# [Given task]
Recast every line of the records below as a Markdown table with the columns "No." and "Text", numbering the rows and skipping blank lines. Leave the pictures out of the table.

══ Given entries ══

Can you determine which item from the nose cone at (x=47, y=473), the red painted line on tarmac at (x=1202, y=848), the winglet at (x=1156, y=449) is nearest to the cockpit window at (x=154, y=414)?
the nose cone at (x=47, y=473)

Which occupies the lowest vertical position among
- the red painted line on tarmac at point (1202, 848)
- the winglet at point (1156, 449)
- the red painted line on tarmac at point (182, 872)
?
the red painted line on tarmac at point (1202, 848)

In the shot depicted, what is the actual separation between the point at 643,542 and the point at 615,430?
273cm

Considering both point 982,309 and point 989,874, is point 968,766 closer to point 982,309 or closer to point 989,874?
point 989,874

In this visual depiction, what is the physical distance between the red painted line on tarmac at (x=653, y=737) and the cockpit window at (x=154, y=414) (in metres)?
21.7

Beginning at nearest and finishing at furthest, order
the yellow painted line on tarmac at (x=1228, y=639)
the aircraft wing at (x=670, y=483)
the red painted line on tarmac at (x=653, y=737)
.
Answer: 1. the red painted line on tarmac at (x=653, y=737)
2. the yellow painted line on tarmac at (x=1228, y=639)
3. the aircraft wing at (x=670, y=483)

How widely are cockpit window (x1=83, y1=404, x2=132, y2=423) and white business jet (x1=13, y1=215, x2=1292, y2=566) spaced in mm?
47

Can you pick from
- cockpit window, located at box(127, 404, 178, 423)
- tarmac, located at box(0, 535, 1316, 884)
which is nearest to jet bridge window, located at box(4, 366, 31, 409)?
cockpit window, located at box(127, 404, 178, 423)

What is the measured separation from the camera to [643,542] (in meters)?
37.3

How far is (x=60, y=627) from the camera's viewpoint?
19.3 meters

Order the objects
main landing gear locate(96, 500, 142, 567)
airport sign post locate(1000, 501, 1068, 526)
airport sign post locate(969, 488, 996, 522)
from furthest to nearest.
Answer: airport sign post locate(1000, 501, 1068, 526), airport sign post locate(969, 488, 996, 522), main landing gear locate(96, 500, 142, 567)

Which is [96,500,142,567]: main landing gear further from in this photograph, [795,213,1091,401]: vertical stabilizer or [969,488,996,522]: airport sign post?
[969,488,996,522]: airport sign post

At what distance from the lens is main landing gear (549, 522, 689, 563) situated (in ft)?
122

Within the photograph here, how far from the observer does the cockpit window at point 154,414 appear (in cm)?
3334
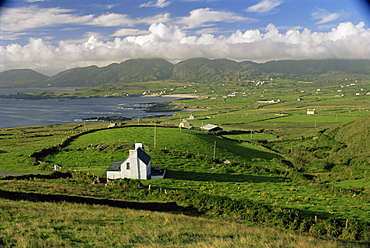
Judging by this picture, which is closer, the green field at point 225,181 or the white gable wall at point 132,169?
the green field at point 225,181

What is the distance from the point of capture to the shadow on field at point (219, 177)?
115 feet

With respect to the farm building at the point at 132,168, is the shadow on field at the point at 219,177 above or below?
below

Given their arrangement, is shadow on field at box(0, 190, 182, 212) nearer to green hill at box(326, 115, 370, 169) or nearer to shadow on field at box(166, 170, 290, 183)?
shadow on field at box(166, 170, 290, 183)

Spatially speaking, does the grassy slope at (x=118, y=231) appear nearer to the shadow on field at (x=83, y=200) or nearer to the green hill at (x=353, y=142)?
the shadow on field at (x=83, y=200)

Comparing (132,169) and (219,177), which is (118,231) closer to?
(132,169)

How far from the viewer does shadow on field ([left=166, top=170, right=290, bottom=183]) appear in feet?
115

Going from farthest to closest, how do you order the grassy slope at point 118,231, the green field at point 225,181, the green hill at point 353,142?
1. the green hill at point 353,142
2. the green field at point 225,181
3. the grassy slope at point 118,231

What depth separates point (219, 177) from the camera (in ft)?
118

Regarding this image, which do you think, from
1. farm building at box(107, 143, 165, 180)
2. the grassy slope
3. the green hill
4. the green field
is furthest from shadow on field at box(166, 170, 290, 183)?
the green hill

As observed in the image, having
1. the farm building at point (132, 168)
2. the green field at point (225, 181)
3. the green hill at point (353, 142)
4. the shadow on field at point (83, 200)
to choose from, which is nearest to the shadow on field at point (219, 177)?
the green field at point (225, 181)

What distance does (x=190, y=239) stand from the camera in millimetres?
15539

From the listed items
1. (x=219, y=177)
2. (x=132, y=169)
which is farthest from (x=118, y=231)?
(x=219, y=177)

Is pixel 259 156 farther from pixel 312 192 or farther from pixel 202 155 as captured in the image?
pixel 312 192

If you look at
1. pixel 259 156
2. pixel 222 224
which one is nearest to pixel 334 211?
pixel 222 224
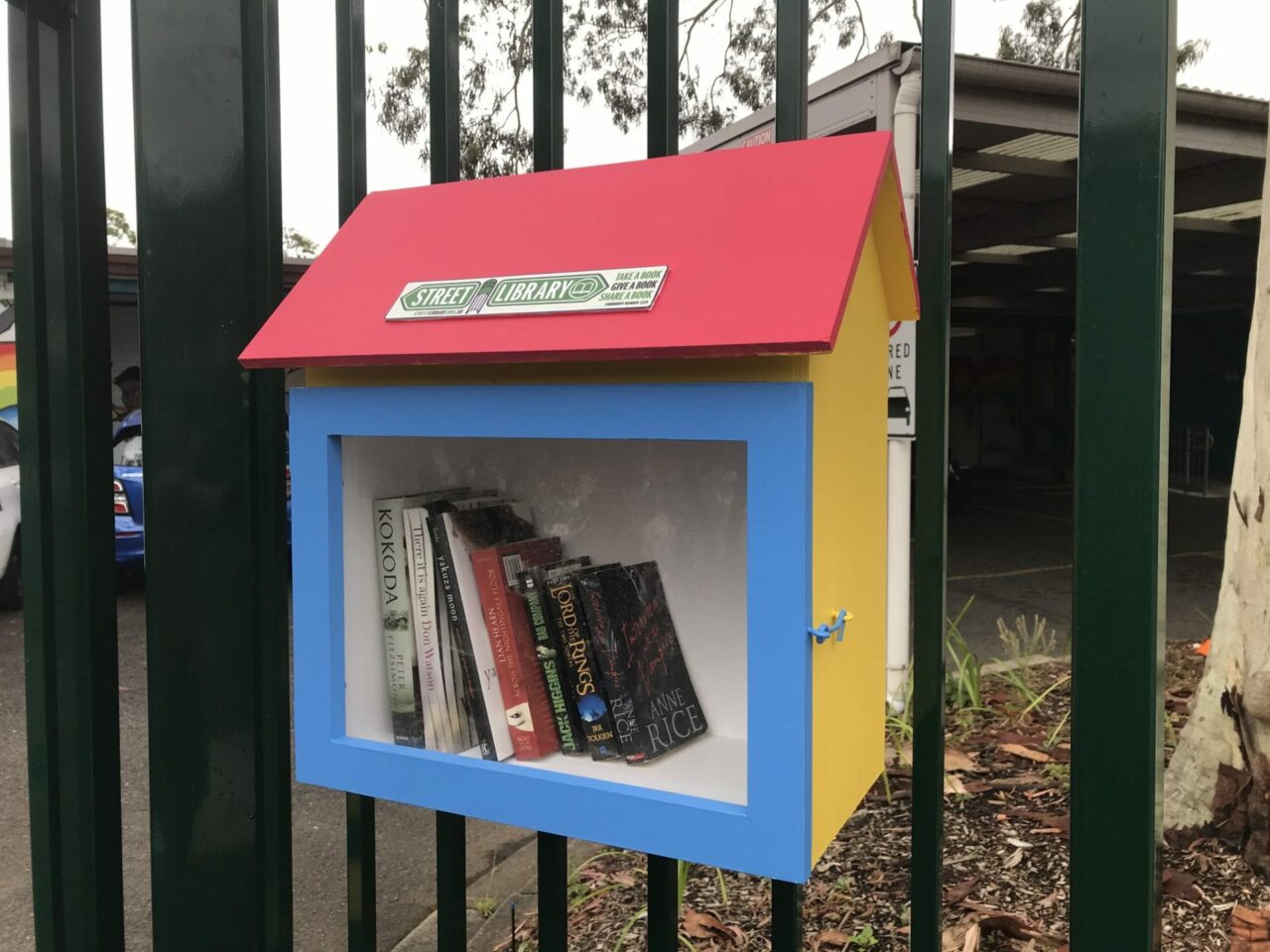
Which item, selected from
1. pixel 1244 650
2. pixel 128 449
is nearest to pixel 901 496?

═══

# [Task solution]
| No. | Text |
|---|---|
| 1 | Can you determine which item from the nose cone at (x=47, y=473), the red painted line on tarmac at (x=1202, y=848), the winglet at (x=1156, y=449) is nearest to the cockpit window at (x=154, y=414)? |
| 2 | the nose cone at (x=47, y=473) |
| 3 | Which occupies the lowest vertical position among |
| 4 | - the red painted line on tarmac at point (1202, 848) |
| 5 | - the winglet at point (1156, 449) |
| 6 | - the red painted line on tarmac at point (182, 872) |
| 7 | ? |
| 8 | the red painted line on tarmac at point (1202, 848) |
| 9 | In the shot depicted, what is the actual separation between the point at 643,542 and the point at 615,430? |
| 10 | 273cm |
| 11 | Considering both point 982,309 and point 989,874, is point 968,766 closer to point 982,309 or closer to point 989,874? |
| 12 | point 989,874 |
| 13 | In this visual depiction, what is the physical distance between the red painted line on tarmac at (x=653, y=737) and the cockpit window at (x=154, y=414) (in metres)? |
| 14 | 21.7 |
| 15 | Beginning at nearest and finishing at furthest, order |
| 16 | the yellow painted line on tarmac at (x=1228, y=639) |
| 17 | the aircraft wing at (x=670, y=483) |
| 18 | the red painted line on tarmac at (x=653, y=737) |
| 19 | . |
| 20 | Answer: 1. the red painted line on tarmac at (x=653, y=737) |
| 21 | 2. the yellow painted line on tarmac at (x=1228, y=639) |
| 22 | 3. the aircraft wing at (x=670, y=483) |
| 23 | How widely are cockpit window (x1=83, y1=404, x2=132, y2=423) and white business jet (x1=13, y1=215, x2=1292, y2=566) spaced in mm? |
| 24 | 47 |
| 25 | Can you pick from |
| 26 | - cockpit window, located at box(127, 404, 178, 423) |
| 27 | - tarmac, located at box(0, 535, 1316, 884) |
| 28 | which is nearest to jet bridge window, located at box(4, 366, 31, 409)? |
| 29 | cockpit window, located at box(127, 404, 178, 423) |
| 30 | What is the measured separation from the camera to [643,542] (in meters)? |
| 31 | 37.3 |
| 32 | How far is (x=60, y=627) from the camera's viewpoint? |
| 33 | 19.3 meters |
| 34 | Order the objects |
| 35 | main landing gear locate(96, 500, 142, 567) |
| 36 | airport sign post locate(1000, 501, 1068, 526) |
| 37 | airport sign post locate(969, 488, 996, 522) |
| 38 | from furthest to nearest. |
| 39 | Answer: airport sign post locate(1000, 501, 1068, 526), airport sign post locate(969, 488, 996, 522), main landing gear locate(96, 500, 142, 567) |
| 40 | Which is [96,500,142,567]: main landing gear further from in this photograph, [795,213,1091,401]: vertical stabilizer or [969,488,996,522]: airport sign post? |
| 41 | [969,488,996,522]: airport sign post |
| 42 | At what distance from the lens is main landing gear (549, 522, 689, 563) situated (in ft)? |
| 43 | 122 |
| 44 | Within the photograph here, how far from the observer does the cockpit window at point 154,414 appear (in cm)? |
| 45 | 3334 |
| 46 | Judging by this picture, which is closer, the green field at point 225,181 or the white gable wall at point 132,169? |
| 47 | the green field at point 225,181 |
| 48 | What is the distance from the point of capture to the shadow on field at point (219, 177)? |
| 49 | 115 feet |
| 50 | With respect to the farm building at the point at 132,168, is the shadow on field at the point at 219,177 above or below? |
| 51 | below |
| 52 | Given their arrangement, is shadow on field at box(0, 190, 182, 212) nearer to green hill at box(326, 115, 370, 169) or nearer to shadow on field at box(166, 170, 290, 183)? |
| 53 | shadow on field at box(166, 170, 290, 183) |
| 54 | Spatially speaking, does the grassy slope at (x=118, y=231) appear nearer to the shadow on field at (x=83, y=200) or nearer to the green hill at (x=353, y=142)? |
| 55 | the shadow on field at (x=83, y=200) |
| 56 | Comparing (132,169) and (219,177), which is (118,231) closer to? |
| 57 | (132,169) |
| 58 | How far from the viewer does shadow on field ([left=166, top=170, right=290, bottom=183]) appear in feet? |
| 59 | 115 |
| 60 | Going from farthest to closest, how do you order the grassy slope at point 118,231, the green field at point 225,181, the green hill at point 353,142? |
| 61 | 1. the green hill at point 353,142 |
| 62 | 2. the green field at point 225,181 |
| 63 | 3. the grassy slope at point 118,231 |
| 64 | What depth separates point (219, 177) from the camera (in ft)? |
| 65 | 118 |
| 66 | Regarding this image, which do you think, from |
| 67 | 1. farm building at box(107, 143, 165, 180) |
| 68 | 2. the grassy slope |
| 69 | 3. the green hill |
| 70 | 4. the green field |
| 71 | is furthest from shadow on field at box(166, 170, 290, 183)? |
| 72 | the green hill |
| 73 | As observed in the image, having |
| 74 | 1. the farm building at point (132, 168) |
| 75 | 2. the green field at point (225, 181) |
| 76 | 3. the green hill at point (353, 142) |
| 77 | 4. the shadow on field at point (83, 200) |
| 78 | to choose from, which is nearest to the shadow on field at point (219, 177)? |
| 79 | the green field at point (225, 181) |
| 80 | What distance does (x=190, y=239) stand from the camera in millimetres? |
| 81 | 15539 |
| 82 | From the listed items |
| 83 | 1. (x=219, y=177) |
| 84 | 2. (x=132, y=169) |
| 85 | which is farthest from (x=118, y=231)? |
| 86 | (x=219, y=177) |
| 87 | Is pixel 259 156 farther from pixel 312 192 or farther from pixel 202 155 as captured in the image? |
| 88 | pixel 312 192 |
| 89 | If you look at |
| 90 | 1. pixel 259 156 |
| 91 | 2. pixel 222 224 |
| 92 | which one is nearest to pixel 334 211? |
| 93 | pixel 222 224 |
| 94 | Which item, selected from |
| 95 | 1. pixel 1244 650 |
| 96 | 2. pixel 128 449 |
| 97 | is nearest to pixel 901 496? |